As retiring baby boomers look to sell the small businesses they have run for years, top employees are often becoming the boss.

The new owners are likely to be general managers, chief operating officers or foremen who have worked for the company for many years and have the savvy to run the business well.

Between them, Chris Goodrich and Les Korsos have nearly 25 years at Ewing Sports, a company that sells soccer uniforms to school and other teams. Goodrich, the general manager, and Korsos, the sales manager, closed a deal for the Ewing, New Jersey-based company in July.

"We'd always talked about and were working toward this as an ultimate goal," says Goodrich, who has known Korsos since they were in high school and played soccer together.

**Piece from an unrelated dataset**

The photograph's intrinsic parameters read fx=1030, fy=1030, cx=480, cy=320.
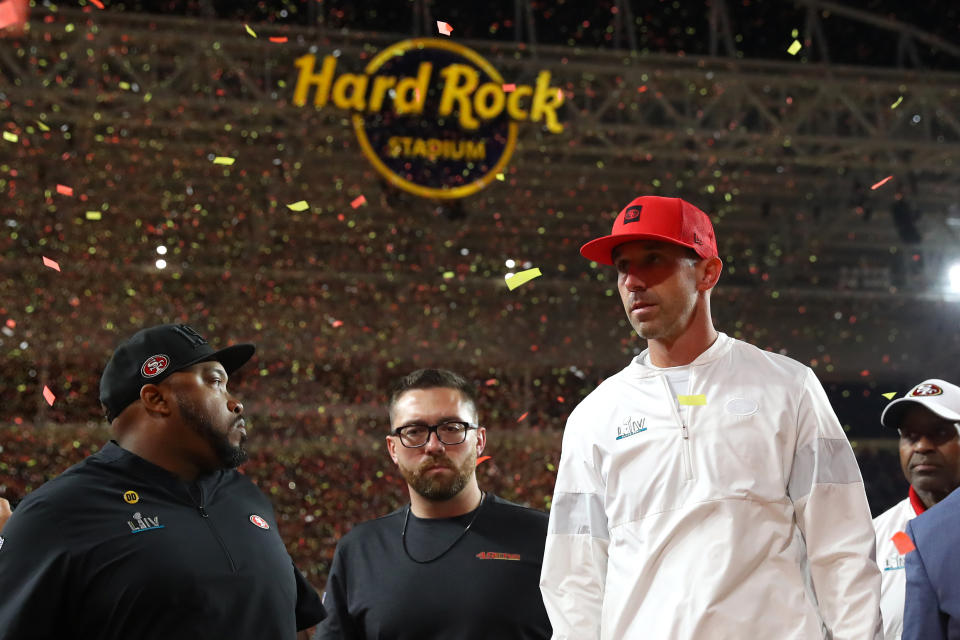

More employees are becoming owners as sales of small businesses surge. Sales are up 60 percent since 2012, with retiring baby boomers driving the momentum, according to BizBuySell.com, an online marketplace for companies. While there aren't numbers showing how many companies are sold to employees, commercial attorneys see an increase. Twenty percent of the sales handled by Summit, New Jersey law firm Olender Feldman are to employees, up from a few percentage points a decade ago, says Managing Partner Kurt Olender.

Jeremy Spence bought The Laptop Guy earlier this year after working at the computer sales and repair business for more than a decade.

"I love being able to be the owner and all the perks that go with it — but there is that greater sense of responsibility that you to learn to deal with," Spence says.

Spence now gets to make all the decisions for the Gahanna, Ohio-based company. Soon after he bought the company he had to find a new warehouse and move the business. He decided to make other changes, like picking out a new logo.

There have been nights when he had trouble sleeping because he was so wired. But owning the company has also made his life easier — he can leave early to pick his son up from school without having to ask for permission.

Selling companies to trusted employees can give retiring owners peace of mind that the business will thrive. Spence was the ideal candidate for The Laptop Guy, former co-owner Tonya Feit says.

"I knew that by him buying it, I was putting it in hands that are going to grow it and give it everything it needed," she says.

Selling to an employee can make a transaction easier than with an outside buyer. The process is faster because the employee usually needs to do less due diligence — a prospective buyer's inspection of a company's books and evaluation of its operations.

Employees who've had key position with companies for at least five years are likely to win the confidence of lenders, says Erik Daniels, a small business executive with U.S. Bancorp. That's particularly true today, when the employees have helped guide companies during and after the recession.

"They've been through challenging economic times. They understand the decisions that need to be made," Daniels says.

If an employee doesn't have experience in all facets of the business, banks will ask about the qualifications of the rest of the management team, says Ken Connell, a small business executive at Huntington Bancshares Inc. Banks may require all top managers to be part owners.

"They need to have some skin in the game," Connell says.